I don’t want to destroy anything. They follow a prophecy, written on the walls of the ancient pyramid. That a white orc will lead them to conquer the known world. That one comes every thousand years. I know little else. Only the shamans know what is written, for only they can enter the pyramid itself.’

‘And goblins,’ Sylva added, raising her eyebrows. ‘They seem to be allowed in there too, since they and their eggs reside in the cave network beneath it.’

‘The goblins are something I know little about,’ Mother sighed, lifting a fingertip and allowing Apophis to land there. ‘In truth, I dare not send my Mites to look within the pyramid, for it is said that it is protected by demons. They might recognise my Mites for what they are.’

‘Well, we’ll find out when we get there,’ Jeffrey said, then paused and looked at his lap. ‘If we get there.’

‘I heard of your mission through Apophis, and I will help you. The noblewoman showed a great kindness to my friend here, as did one of you,’ Mother pointed at Blue, who bowed his head solemnly. ‘This gremlin, in turn, taught me the rudiments of your language, and the rest I learned as my Mites watched your troops in the front lines. This knowledge has saved many gremlin lives and for that I am thankful.’
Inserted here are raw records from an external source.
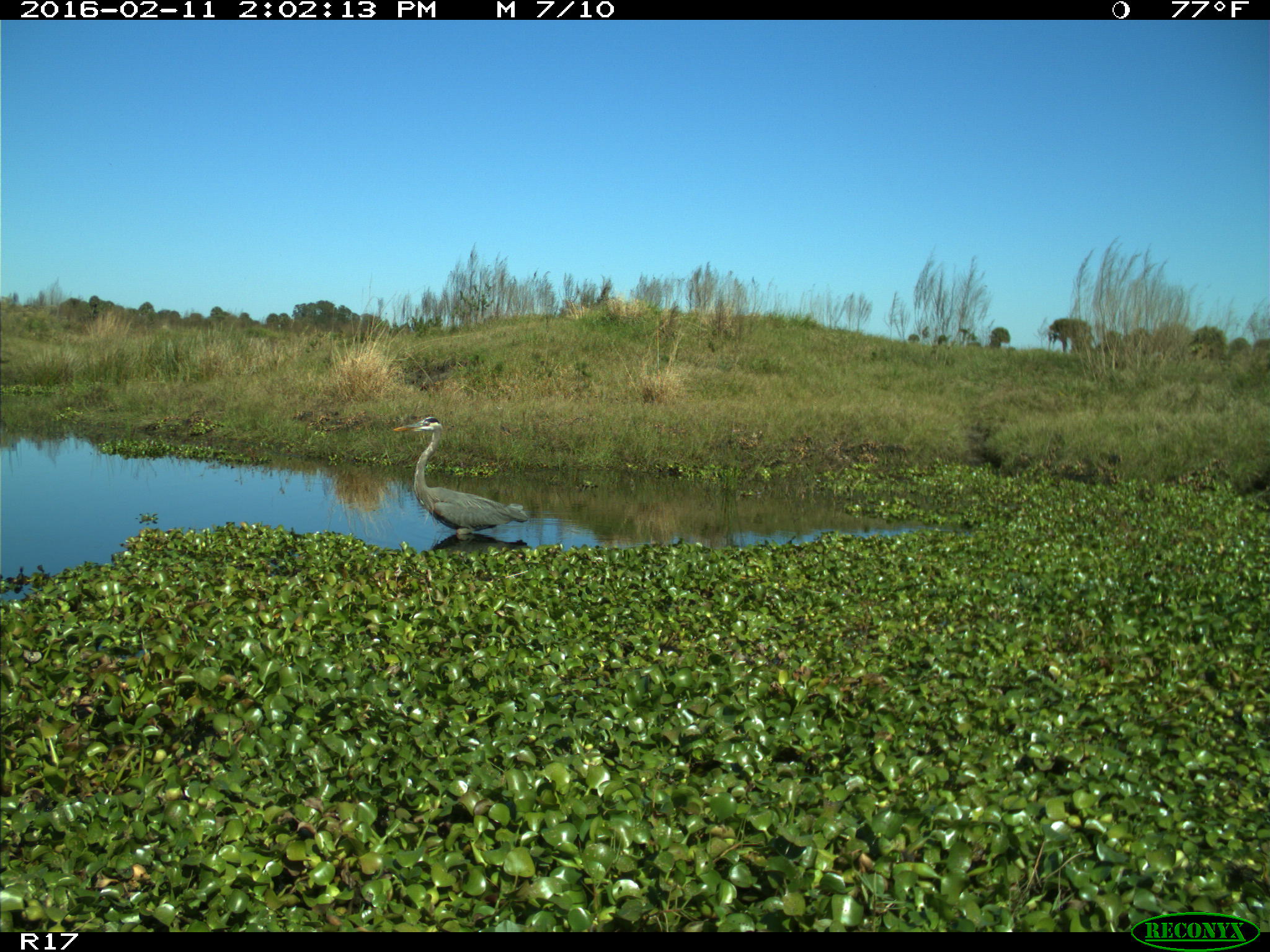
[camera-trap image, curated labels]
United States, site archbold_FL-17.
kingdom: Animalia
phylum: Chordata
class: Aves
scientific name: Aves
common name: birds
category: unidentified bird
‘And the goblins?’ Sylva asked. ‘What of them?’

‘An abomination, to be wiped from the face of our world,’ Mother snarled.

She coughed suddenly, hacking and wheezing until she had to sit down, her back hunched and bowed. The orc was smaller than she had first appeared, shrunken and shrivelled by age. The paint hid the deep wrinkles in her face, but now that she was level with Fletcher, she appeared fragile and insubstantial.

‘I grow tired,’ Mother breathed, her voice barely above a whisper. ‘Just remember what I have told you … we are not all monsters. Go with my blessing. My gremlins will guide you from here. You have only a few hours left.’